* **Data provided**
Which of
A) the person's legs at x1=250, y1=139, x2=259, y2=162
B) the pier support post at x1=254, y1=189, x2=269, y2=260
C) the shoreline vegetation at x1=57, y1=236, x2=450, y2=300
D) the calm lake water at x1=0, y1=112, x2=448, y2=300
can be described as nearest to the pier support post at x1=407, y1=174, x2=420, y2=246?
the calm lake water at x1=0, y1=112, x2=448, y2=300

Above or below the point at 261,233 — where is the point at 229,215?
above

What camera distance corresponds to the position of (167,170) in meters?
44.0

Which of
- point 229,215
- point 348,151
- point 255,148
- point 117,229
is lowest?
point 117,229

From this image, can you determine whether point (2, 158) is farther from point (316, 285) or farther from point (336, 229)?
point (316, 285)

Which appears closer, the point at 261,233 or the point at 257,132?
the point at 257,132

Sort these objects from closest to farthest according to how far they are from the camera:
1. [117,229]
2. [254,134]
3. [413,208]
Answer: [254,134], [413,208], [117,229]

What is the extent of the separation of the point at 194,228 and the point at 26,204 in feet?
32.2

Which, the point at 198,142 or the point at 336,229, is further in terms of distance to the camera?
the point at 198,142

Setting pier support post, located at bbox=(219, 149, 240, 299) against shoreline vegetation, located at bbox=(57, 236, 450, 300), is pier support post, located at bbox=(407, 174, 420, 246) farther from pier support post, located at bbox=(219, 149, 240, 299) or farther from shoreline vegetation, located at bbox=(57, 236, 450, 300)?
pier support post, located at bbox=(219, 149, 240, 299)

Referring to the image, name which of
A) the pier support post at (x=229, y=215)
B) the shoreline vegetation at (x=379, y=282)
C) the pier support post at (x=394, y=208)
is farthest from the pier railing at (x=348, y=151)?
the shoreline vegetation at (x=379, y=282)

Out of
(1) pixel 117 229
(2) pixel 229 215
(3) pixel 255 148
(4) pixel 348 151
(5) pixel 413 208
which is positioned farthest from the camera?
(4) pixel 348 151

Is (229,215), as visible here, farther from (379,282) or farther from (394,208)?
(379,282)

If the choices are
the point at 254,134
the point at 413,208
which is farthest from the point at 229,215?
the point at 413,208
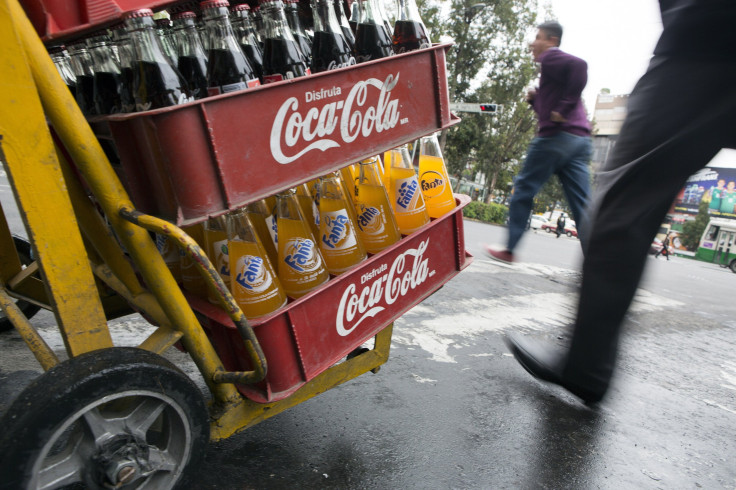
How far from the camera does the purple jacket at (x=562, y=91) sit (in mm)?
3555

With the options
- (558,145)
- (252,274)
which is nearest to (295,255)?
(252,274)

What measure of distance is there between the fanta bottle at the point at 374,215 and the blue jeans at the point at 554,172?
--
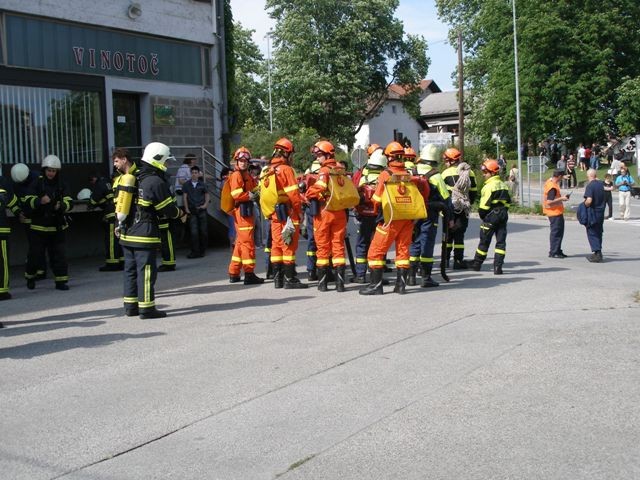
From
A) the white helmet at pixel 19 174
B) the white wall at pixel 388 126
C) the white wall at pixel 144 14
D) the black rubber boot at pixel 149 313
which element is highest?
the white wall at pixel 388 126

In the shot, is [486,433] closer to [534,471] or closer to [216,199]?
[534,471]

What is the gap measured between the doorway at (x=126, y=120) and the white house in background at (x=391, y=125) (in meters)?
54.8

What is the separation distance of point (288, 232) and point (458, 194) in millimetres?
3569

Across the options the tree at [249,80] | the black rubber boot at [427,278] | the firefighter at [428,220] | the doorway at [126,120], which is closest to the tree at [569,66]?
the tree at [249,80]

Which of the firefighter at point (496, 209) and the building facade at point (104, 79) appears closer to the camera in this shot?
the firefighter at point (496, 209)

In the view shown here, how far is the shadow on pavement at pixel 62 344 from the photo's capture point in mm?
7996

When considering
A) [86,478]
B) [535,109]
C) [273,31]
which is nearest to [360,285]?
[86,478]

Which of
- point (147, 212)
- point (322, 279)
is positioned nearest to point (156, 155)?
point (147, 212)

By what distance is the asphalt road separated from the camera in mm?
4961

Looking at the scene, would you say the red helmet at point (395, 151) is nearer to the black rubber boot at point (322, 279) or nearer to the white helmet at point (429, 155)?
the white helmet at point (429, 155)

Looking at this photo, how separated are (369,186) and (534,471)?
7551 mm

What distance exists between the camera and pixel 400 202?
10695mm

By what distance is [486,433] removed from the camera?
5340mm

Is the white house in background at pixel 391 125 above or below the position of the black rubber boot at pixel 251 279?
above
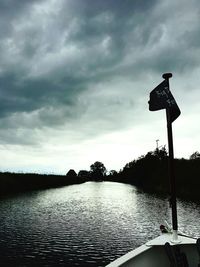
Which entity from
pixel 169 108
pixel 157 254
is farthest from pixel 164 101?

* **What is being asked**
Reproduce the entries above word for word, beginning with the line containing "By what distance is the" and continuing through the line containing "is farthest from pixel 164 101?". Omit the pictures from your copy.

* **Correct answer**
By what distance is the asphalt road separated from the camera in mm?
4961

Looking at the scene, would you say the red helmet at point (395, 151) is nearer to the black rubber boot at point (322, 279) or nearer to the white helmet at point (429, 155)?
the white helmet at point (429, 155)

Looking at this photo, how separated are (369,186) and (534,471)?
7551 mm

What distance exists between the camera and pixel 400 202?
10695mm

By what distance is [486,433] removed from the camera?
5340mm

Is the white house in background at pixel 391 125 above or below the position of the black rubber boot at pixel 251 279?
above
Which entity from
pixel 169 108
pixel 157 254
is farthest from pixel 164 101?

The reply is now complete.